SELECTED TEXT |
5.Vertical Order Traversal

Given the root of a binary tree, calculate the vertical order traversal of the binary tree.

For each node at position (row, col), its left and right children will be at positions (row + 1, col - 1) and (row + 1, col + 1) respectively. The root of the tree is at (0, 0).

The vertical order traversal of a binary tree is a list of top-to-bottom orderings for each column index starting from the leftmost column and ending on the rightmost column. There may be multiple nodes in the same row and same column. In such a case, sort these nodes by their values.

Return the vertical order traversal of the binary tree.

Example 1:

Input: root = [3,9,20,null,null,15,7]
Output: [[9],[3,15],[20],[7]]
Explanation:
Column -1: Only node 9 is in this column.
Column 0: Nodes 3 and 15 are in this column in that order from top to bottom.
Column 1: Only node 20 is in this column.
Column 2: Only node 7 is in this column.

Example 2:

Input: root = [1,2,3,4,5,6,7]
Output: [[4],[2],[1,5,6],[3],[7]]
Explanation:
Column -2: Only node 4 is in this column.
Column -1: Only node 2 is in this column.
Column 0: Nodes 1, 5, and 6 are in this column.
          1 is at the top, so it comes first.
          5 and 6 are at the same position (2, 0), so we order them by their value, 5 before 6.
Column 1: Only node 3 is in this column.
Column 2: Only node 7 is in this column.

Example 3:

Input: root = [1,2,3,4,6,5,7]
Output: [[4],[2],[1,5,6],[3],[7]]
Explanation:
This case is the exact same as example 2, but with nodes 5 and 6 swapped.

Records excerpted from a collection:
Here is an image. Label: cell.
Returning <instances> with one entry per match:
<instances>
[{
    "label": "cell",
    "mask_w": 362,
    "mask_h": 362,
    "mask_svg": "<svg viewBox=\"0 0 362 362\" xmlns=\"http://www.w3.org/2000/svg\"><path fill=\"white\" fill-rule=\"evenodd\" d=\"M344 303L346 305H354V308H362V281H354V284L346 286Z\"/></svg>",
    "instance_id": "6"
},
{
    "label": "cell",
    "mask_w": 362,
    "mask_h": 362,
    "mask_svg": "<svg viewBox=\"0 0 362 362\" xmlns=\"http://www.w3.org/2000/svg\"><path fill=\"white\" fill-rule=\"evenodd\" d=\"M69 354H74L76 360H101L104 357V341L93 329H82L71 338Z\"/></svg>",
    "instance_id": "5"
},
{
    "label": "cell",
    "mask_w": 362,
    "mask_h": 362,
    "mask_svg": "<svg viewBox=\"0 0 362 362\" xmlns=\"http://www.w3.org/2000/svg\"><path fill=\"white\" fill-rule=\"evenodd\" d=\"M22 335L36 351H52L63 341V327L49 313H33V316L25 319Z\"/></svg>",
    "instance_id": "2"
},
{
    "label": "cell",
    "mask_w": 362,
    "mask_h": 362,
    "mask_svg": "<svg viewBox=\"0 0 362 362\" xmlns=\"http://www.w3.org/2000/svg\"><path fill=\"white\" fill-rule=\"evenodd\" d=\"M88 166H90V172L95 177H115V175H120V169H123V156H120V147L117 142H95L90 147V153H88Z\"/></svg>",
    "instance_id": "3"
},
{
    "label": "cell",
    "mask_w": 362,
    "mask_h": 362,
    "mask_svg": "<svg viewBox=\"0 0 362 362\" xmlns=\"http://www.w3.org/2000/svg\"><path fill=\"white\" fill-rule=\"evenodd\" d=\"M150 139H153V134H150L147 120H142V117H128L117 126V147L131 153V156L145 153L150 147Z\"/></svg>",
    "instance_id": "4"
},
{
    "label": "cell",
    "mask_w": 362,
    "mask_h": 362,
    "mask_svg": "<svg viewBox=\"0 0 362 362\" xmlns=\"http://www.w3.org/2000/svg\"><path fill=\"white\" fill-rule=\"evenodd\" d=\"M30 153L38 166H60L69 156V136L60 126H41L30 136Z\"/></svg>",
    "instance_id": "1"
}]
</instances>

STATED EXERCISE 1 | Translate this sentence from the vertical order traversal problem into Spanish: "The root of the tree is at (0, 0)."
STATED EXERCISE 2 | In the vertical order traversal problem, at what position are nodes 5 and 6 in Example 2?

FINAL ANSWER 1 | La raíz del árbol está en (0, 0).

FINAL ANSWER 2 | (2, 0)